What you need to do: Recast every line of the data below as a numbered list, leaving out the blank lines and the pictures.

(Spatial reasoning question data)

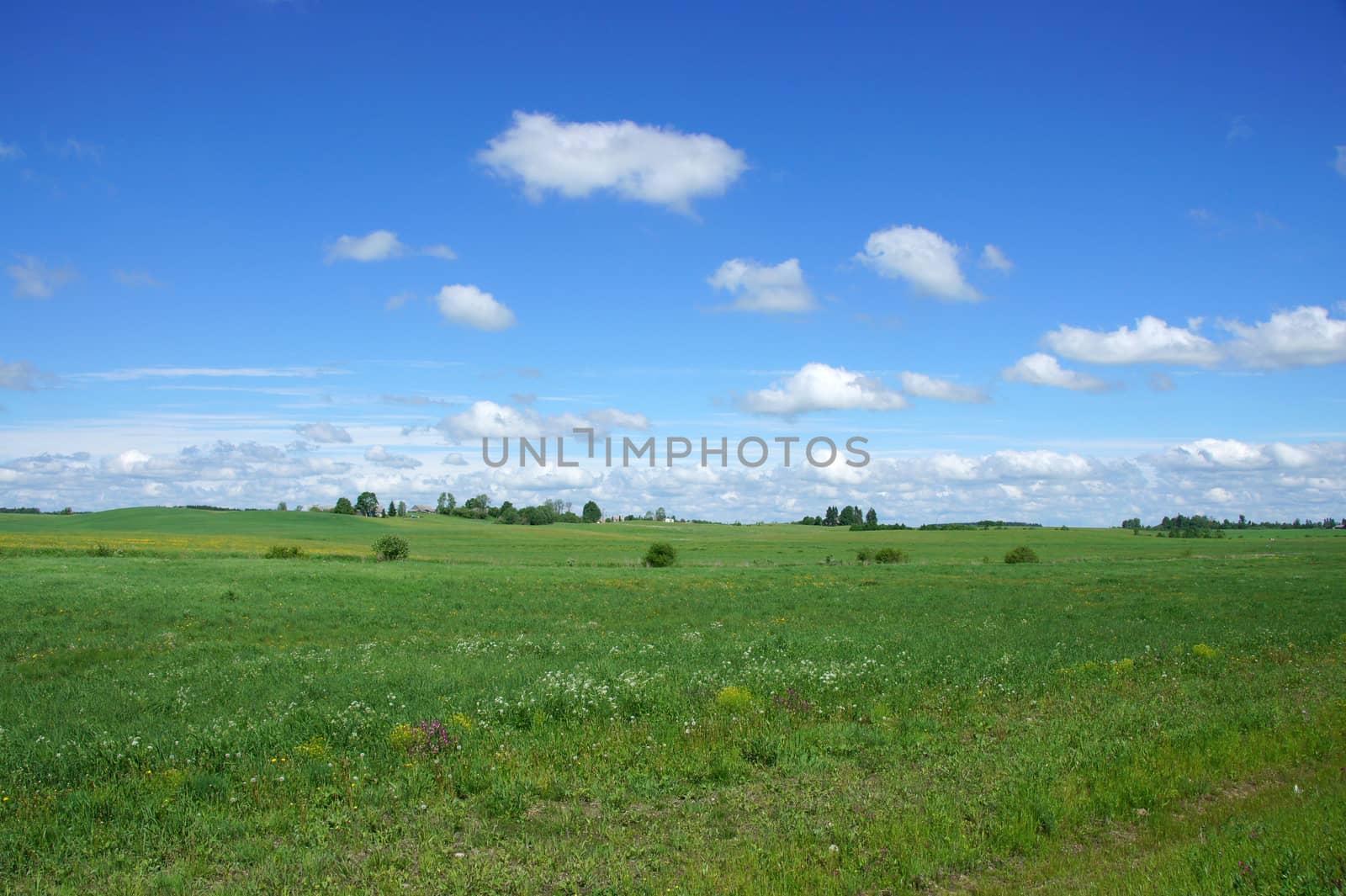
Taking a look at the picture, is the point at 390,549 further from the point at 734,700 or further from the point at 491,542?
the point at 734,700

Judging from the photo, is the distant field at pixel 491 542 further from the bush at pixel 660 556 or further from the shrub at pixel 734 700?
the shrub at pixel 734 700

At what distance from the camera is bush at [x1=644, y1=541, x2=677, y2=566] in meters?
66.5

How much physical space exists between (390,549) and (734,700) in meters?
55.9

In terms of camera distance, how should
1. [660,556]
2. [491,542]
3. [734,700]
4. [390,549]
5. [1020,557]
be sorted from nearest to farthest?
[734,700]
[390,549]
[660,556]
[1020,557]
[491,542]

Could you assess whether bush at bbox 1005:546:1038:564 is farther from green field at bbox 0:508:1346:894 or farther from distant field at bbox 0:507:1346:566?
green field at bbox 0:508:1346:894

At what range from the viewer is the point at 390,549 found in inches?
2464

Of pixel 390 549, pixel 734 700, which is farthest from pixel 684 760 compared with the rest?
pixel 390 549

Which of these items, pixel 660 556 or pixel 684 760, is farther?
pixel 660 556

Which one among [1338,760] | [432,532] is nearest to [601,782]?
[1338,760]

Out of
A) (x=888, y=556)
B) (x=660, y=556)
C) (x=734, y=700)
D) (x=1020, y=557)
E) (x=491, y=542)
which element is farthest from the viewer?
(x=491, y=542)

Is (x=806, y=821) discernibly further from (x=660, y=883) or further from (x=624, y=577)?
(x=624, y=577)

Result of the task:
1. Taking a look at the picture, is the point at 390,549 further from the point at 734,700 or further from the point at 491,542?
2. the point at 734,700
3. Judging from the photo, is the distant field at pixel 491 542 further from the bush at pixel 660 556 or further from the shrub at pixel 734 700?
4. the shrub at pixel 734 700
5. At what distance from the camera is bush at [x1=644, y1=541, x2=677, y2=566] in meters?
6. 66.5
7. How much physical space exists between (390,549) and (734,700) in meters?
8. 55.9
9. In terms of camera distance, how should
10. 1. [660,556]
11. 2. [491,542]
12. 3. [734,700]
13. 4. [390,549]
14. 5. [1020,557]
15. be sorted from nearest to farthest?
16. [734,700]
17. [390,549]
18. [660,556]
19. [1020,557]
20. [491,542]
21. Could you assess whether bush at bbox 1005:546:1038:564 is farther from green field at bbox 0:508:1346:894 or farther from distant field at bbox 0:507:1346:566?
22. green field at bbox 0:508:1346:894
23. At what range from the viewer is the point at 390,549 found in inches?
24. 2464
25. Of pixel 390 549, pixel 734 700, which is farthest from pixel 684 760 compared with the rest?
26. pixel 390 549
27. Which of these items, pixel 660 556 or pixel 684 760, is farther?
28. pixel 660 556
29. Which one among [1338,760] | [432,532] is nearest to [601,782]?
30. [1338,760]
31. Out of
32. A) (x=888, y=556)
33. B) (x=660, y=556)
34. C) (x=734, y=700)
35. D) (x=1020, y=557)
36. E) (x=491, y=542)
37. which element is farthest from the viewer?
38. (x=491, y=542)
39. Is (x=806, y=821) discernibly further from (x=660, y=883) or further from (x=624, y=577)?
40. (x=624, y=577)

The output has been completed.